§ What the task asks
Reproduce the line that holds "Taking a look at (185,381), (231,140), which" together with all the lines after it up to the end of the entries.

[Stored dataset items]

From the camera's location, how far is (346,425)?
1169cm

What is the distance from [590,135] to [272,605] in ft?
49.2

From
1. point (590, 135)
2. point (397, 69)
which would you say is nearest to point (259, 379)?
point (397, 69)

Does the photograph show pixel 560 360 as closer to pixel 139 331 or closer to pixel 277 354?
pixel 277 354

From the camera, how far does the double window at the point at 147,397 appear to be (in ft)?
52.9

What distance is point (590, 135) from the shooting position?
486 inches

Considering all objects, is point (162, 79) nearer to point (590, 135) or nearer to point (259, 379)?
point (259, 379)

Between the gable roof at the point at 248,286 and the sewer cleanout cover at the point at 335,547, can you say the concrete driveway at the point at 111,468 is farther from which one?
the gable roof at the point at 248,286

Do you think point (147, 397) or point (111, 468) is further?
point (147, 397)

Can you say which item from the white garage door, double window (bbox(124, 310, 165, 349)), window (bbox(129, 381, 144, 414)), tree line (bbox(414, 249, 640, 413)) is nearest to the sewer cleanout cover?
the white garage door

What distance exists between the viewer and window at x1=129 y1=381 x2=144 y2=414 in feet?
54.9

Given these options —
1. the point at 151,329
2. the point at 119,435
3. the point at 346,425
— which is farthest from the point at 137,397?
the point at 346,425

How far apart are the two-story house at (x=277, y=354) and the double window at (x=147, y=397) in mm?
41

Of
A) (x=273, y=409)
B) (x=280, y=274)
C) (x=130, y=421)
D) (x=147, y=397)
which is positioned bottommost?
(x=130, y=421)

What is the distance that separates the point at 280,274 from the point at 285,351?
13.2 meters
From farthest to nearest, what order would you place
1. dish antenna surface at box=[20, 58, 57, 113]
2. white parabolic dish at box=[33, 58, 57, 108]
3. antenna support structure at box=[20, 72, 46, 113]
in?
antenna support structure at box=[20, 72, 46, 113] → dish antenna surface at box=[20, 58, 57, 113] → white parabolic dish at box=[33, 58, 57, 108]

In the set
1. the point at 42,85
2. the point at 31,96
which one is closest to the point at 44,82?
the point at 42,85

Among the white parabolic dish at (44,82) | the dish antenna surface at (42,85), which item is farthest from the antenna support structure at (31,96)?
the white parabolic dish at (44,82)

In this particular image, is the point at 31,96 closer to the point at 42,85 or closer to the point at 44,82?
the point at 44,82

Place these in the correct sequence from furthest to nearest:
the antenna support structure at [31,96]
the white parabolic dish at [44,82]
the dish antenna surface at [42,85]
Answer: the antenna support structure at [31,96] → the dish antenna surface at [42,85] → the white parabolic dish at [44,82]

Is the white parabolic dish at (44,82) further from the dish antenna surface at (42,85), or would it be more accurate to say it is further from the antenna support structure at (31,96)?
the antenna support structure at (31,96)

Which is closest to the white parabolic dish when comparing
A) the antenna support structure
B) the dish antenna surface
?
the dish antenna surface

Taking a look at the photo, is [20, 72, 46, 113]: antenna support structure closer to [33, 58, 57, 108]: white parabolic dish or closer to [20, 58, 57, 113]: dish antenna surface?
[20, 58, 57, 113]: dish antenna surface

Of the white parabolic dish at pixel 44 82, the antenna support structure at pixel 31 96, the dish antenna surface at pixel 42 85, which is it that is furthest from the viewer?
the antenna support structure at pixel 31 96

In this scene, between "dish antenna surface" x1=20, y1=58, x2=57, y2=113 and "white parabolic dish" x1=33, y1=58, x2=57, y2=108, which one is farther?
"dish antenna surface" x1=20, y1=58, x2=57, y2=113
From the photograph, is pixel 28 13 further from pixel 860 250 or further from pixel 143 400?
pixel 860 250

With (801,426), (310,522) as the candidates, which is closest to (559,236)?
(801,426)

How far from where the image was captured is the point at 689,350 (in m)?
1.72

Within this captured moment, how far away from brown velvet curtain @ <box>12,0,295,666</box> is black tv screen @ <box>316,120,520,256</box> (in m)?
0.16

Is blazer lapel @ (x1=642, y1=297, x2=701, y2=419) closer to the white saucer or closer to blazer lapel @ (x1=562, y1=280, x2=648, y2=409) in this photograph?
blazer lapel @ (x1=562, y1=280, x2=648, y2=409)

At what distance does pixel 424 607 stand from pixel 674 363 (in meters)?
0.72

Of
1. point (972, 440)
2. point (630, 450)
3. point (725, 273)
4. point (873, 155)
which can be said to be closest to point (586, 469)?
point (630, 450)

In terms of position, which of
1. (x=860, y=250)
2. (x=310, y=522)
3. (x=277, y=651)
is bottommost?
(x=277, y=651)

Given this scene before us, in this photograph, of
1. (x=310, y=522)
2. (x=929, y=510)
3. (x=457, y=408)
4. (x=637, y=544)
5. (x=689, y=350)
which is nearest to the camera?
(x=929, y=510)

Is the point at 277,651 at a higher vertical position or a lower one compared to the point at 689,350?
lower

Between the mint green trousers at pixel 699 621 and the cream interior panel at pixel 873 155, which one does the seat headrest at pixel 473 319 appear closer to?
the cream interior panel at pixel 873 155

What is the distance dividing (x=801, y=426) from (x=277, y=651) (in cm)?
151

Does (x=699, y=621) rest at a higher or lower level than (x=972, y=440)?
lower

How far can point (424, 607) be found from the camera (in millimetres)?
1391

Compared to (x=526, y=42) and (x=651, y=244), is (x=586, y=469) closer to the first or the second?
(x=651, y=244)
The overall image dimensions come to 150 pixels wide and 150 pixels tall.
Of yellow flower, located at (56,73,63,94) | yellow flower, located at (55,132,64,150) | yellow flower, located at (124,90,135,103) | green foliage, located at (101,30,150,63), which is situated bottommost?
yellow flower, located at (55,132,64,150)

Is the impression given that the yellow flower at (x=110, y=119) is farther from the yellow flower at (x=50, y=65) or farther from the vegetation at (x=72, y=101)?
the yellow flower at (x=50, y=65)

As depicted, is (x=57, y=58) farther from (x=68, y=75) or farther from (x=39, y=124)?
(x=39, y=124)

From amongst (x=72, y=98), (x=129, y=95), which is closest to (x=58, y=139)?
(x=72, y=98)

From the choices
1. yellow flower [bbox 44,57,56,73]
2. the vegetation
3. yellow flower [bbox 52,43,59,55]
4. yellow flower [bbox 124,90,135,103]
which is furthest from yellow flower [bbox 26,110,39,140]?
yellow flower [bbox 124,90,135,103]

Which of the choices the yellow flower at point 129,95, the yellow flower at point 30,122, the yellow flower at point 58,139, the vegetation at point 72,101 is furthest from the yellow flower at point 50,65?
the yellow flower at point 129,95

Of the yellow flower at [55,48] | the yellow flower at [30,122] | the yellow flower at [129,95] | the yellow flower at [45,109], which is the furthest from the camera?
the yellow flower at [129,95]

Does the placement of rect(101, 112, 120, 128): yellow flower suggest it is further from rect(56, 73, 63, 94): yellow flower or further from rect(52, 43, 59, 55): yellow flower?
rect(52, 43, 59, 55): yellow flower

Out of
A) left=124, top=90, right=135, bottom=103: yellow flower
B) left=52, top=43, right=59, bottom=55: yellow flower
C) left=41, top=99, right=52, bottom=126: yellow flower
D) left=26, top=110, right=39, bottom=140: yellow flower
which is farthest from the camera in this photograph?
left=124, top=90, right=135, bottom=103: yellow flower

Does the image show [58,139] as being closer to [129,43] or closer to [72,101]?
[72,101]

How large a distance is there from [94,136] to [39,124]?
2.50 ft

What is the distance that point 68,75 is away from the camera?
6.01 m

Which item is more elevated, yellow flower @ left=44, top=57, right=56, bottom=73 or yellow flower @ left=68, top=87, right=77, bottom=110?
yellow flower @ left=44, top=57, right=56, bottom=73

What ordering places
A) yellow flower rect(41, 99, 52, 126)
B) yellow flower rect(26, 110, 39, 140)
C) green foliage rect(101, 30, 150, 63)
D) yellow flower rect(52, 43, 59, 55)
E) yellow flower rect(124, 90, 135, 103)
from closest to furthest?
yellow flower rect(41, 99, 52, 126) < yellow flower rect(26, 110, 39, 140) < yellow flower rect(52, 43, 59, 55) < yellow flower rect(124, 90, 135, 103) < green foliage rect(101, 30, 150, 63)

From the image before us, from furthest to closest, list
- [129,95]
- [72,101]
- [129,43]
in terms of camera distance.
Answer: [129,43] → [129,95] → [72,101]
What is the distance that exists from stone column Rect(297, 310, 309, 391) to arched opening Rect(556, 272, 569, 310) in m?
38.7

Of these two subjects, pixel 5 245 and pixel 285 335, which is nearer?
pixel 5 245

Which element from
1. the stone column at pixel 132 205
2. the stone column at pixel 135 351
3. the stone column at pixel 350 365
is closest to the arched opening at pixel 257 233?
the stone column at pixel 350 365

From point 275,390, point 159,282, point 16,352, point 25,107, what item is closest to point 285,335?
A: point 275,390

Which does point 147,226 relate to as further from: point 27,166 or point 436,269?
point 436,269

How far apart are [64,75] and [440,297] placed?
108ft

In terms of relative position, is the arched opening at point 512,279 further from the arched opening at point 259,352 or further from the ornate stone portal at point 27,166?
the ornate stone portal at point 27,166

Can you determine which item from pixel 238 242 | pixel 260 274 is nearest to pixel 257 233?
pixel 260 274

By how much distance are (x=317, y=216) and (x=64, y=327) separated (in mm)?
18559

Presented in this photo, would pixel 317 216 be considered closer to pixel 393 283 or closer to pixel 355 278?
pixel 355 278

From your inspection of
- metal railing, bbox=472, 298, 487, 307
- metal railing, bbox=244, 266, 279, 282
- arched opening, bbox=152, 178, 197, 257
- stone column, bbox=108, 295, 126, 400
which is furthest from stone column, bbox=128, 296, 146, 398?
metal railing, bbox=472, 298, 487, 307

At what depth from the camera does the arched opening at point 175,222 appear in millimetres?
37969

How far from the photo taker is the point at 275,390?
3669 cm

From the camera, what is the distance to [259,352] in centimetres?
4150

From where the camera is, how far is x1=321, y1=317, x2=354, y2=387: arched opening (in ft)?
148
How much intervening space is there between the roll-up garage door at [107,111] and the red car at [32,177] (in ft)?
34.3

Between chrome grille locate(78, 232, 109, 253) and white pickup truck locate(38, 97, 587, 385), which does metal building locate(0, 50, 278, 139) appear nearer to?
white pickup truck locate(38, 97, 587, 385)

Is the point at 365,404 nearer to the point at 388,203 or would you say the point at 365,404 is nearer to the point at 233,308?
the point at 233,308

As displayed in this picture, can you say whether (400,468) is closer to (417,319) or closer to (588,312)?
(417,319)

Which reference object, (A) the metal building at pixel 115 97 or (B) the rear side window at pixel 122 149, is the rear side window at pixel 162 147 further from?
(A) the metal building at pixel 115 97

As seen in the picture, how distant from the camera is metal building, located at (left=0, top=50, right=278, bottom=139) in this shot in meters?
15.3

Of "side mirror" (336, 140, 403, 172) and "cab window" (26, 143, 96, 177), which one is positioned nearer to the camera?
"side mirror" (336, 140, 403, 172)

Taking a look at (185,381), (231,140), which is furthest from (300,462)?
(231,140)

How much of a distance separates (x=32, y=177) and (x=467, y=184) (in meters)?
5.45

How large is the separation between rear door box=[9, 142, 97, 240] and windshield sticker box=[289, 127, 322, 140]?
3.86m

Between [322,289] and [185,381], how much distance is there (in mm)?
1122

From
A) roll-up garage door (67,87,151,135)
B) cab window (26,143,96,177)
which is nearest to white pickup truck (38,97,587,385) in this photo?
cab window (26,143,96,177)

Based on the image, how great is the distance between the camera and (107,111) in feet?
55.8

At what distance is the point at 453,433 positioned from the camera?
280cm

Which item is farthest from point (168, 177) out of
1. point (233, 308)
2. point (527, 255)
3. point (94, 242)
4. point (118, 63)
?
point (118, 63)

§ Reply to the exercise
Taking a look at (185,381), (231,140), which is furthest from (300,462)?
(231,140)

How much of a distance separates (x=32, y=177) and (x=467, y=184) (in meters)?
5.45

How large is the separation between rear door box=[9, 142, 97, 240] and windshield sticker box=[289, 127, 322, 140]?
3.86m

Between [322,289] and [185,381], how much distance is there (in mm)?
1122

From
A) roll-up garage door (67,87,151,135)
B) cab window (26,143,96,177)
which is nearest to white pickup truck (38,97,587,385) in this photo?
cab window (26,143,96,177)

Based on the image, how great is the distance between the camera and (107,111) in feet?
55.8

At what distance is the point at 453,433 positioned from the camera?
280cm

Which item is farthest from point (168, 177) out of
1. point (233, 308)
2. point (527, 255)
3. point (94, 242)
4. point (118, 63)
?
point (118, 63)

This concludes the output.